[Begin DOCUMENT SEGMENT]

My father had a massive heart attack when he was 64. He
survived that wake-up call and, uncharacteristically, paid attention when the
doctor told him to stop smoking, stop working and to take care of himself right
now, or die. That kind of talk can get your attention, as it did for him. Dad
quit his law practice in NYC, quit his three pack a day cigarette habit that
turned the ends of his fingers brown, and moved away from New Jersey traffic to
North Carolina coastline. For the next two years he learned how to fish the
surf and walk a ten-mile loop between two prominent piers every day. Although
he did ramp it up again after that and was the driving force behind
incorporation of the town of Pine Knoll Shores, serving as mayor for two terms,
he stayed healthy. When death came knocking again at age 89, he was ready to
answer the door, and did.

[End DOCUMENT SEGMENT]
[Begin RAW DATA]

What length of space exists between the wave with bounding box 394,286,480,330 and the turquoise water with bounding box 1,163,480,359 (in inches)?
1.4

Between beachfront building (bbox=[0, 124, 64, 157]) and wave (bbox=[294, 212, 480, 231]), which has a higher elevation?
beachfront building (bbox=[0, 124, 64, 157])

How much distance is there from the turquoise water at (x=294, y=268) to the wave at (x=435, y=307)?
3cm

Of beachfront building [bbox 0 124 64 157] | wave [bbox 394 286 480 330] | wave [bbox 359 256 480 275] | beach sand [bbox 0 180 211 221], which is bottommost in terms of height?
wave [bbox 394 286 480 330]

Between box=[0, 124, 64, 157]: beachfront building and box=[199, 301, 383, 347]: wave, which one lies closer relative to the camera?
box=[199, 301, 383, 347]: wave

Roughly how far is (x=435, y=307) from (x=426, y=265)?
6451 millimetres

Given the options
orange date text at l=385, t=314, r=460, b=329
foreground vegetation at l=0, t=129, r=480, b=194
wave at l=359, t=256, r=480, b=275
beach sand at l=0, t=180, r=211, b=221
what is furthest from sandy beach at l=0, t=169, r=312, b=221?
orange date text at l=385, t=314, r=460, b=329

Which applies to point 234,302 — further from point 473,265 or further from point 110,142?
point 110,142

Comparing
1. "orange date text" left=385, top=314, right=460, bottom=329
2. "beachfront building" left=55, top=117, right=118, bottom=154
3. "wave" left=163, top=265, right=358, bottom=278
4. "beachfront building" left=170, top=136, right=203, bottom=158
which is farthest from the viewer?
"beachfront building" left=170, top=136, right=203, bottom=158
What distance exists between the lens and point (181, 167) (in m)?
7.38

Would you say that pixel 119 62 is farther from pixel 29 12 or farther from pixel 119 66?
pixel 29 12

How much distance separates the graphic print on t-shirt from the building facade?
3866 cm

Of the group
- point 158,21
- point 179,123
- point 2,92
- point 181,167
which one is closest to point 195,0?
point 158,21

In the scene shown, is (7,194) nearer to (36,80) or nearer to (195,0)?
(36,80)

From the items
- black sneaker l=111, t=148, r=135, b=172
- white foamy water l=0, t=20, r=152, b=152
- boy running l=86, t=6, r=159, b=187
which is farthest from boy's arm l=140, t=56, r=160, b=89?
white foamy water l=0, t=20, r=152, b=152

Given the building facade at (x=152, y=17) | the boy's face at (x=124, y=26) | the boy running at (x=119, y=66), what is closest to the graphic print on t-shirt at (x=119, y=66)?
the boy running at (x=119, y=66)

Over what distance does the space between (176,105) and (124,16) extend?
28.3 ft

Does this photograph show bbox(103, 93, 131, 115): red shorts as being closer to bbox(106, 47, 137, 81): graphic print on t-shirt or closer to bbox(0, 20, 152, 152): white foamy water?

[End RAW DATA]

In the passage about the father, which town's incorporation did he drive? The items have no connection to the passage about the father.

ANSWER TO THIS TASK: Pine Knoll Shores.